WORK INSTRUCTION — Leave out the pictures, and quote exactly the lines running from the one with "Exemplo de Tabela" through the last line of the entries below.

SUPPLIED DATA —

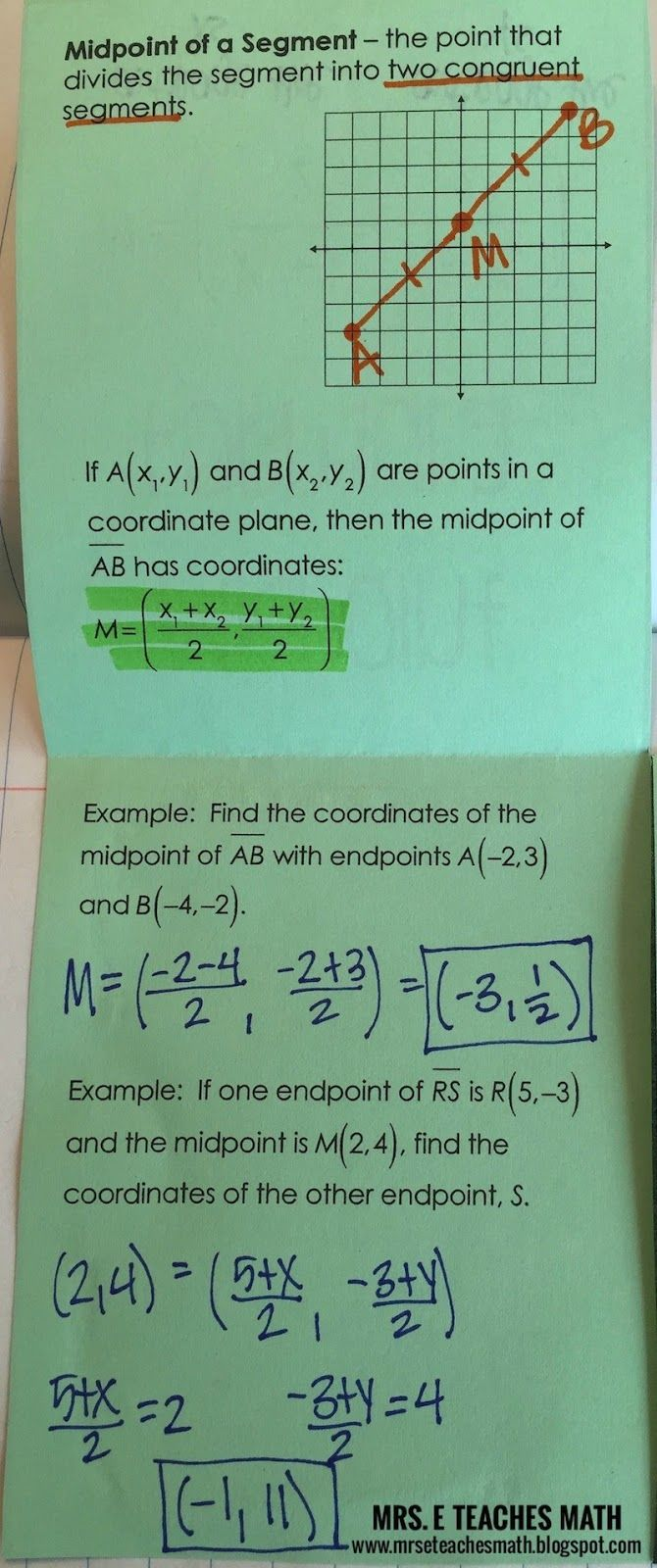 Midpoint and Distance Formula Interactive Notebook Idea | Tutoring ...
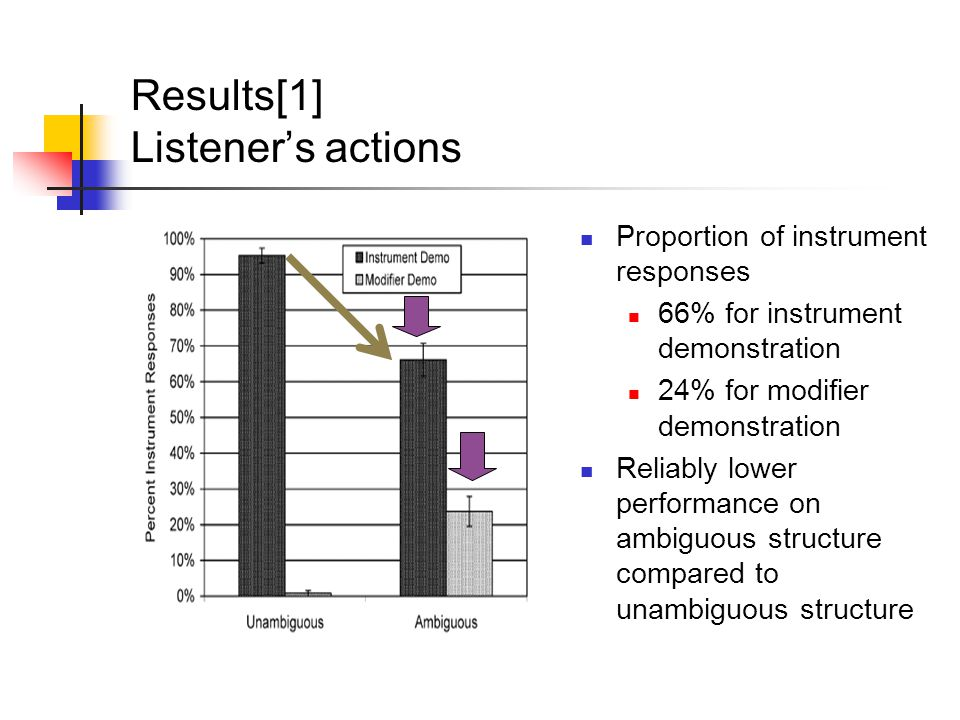 Results[1] Listener's actions Proportion of instrument responses 66% for instrument demonstration 24% for modifier demonstration Reliably lower performance on ambiguous structure compared to unambiguous structure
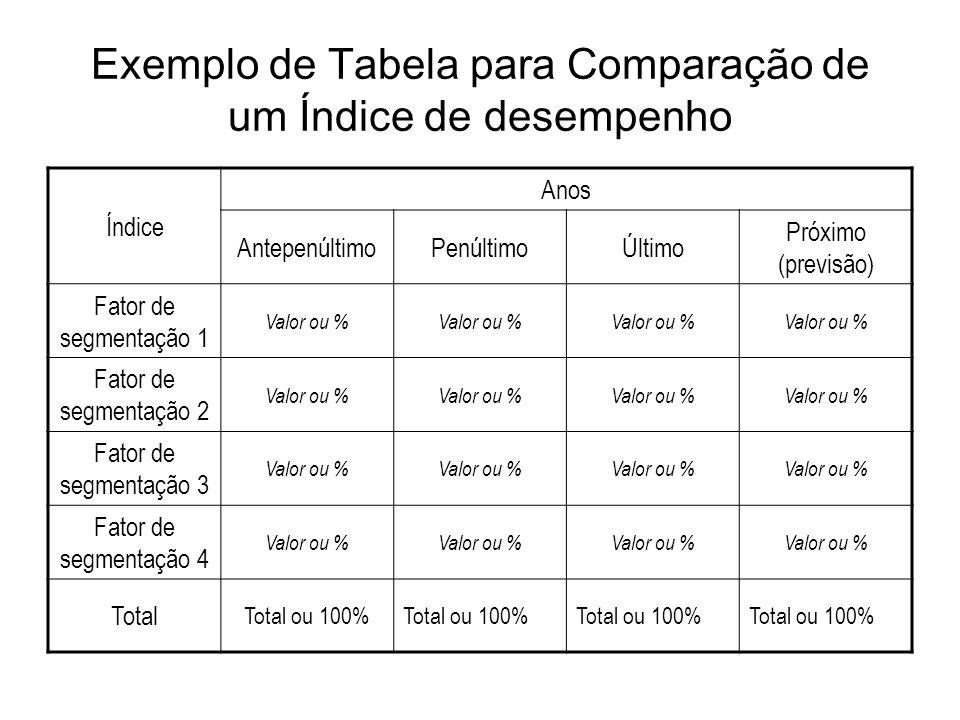 Exemplo de Tabela para Comparação de um Índice de desempenho Índice Anos AntepenúltimoPenúltimoÚltimo Próximo (previsão) Fator de segmentação 1 Valor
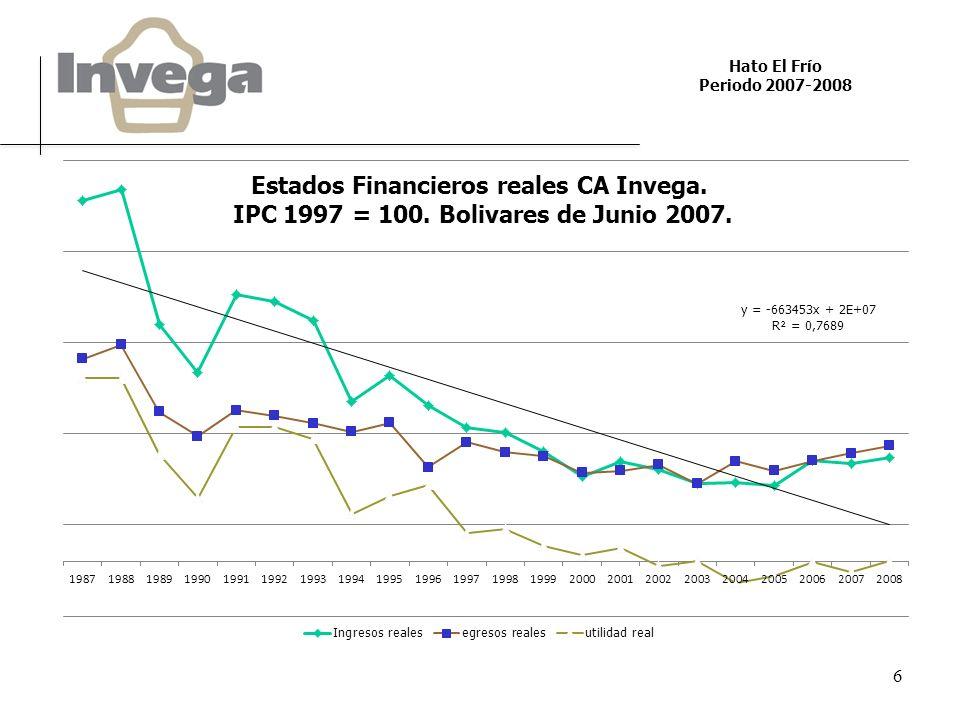 Hato El Frío Periodo 2007-2008 6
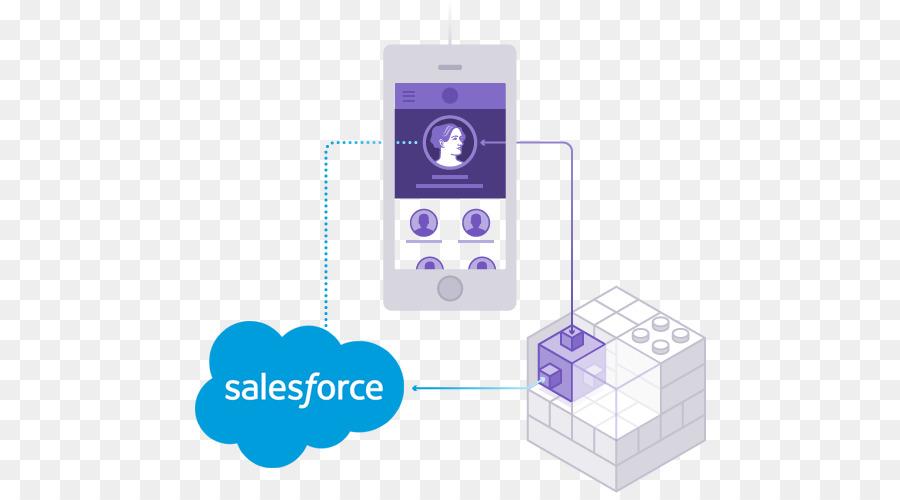 Cloud Computing png download - 514*495 - Free Transparent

SOLVED PROBLEM —
 Exemplo de Tabela para Comparação de um Índice de desempenho Índice Anos AntepenúltimoPenúltimoÚltimo Próximo (previsão) Fator de segmentação 1 Valor
 Hato El Frío Periodo 2007-2008 6
 Cloud Computing png download - 514*495 - Free Transparent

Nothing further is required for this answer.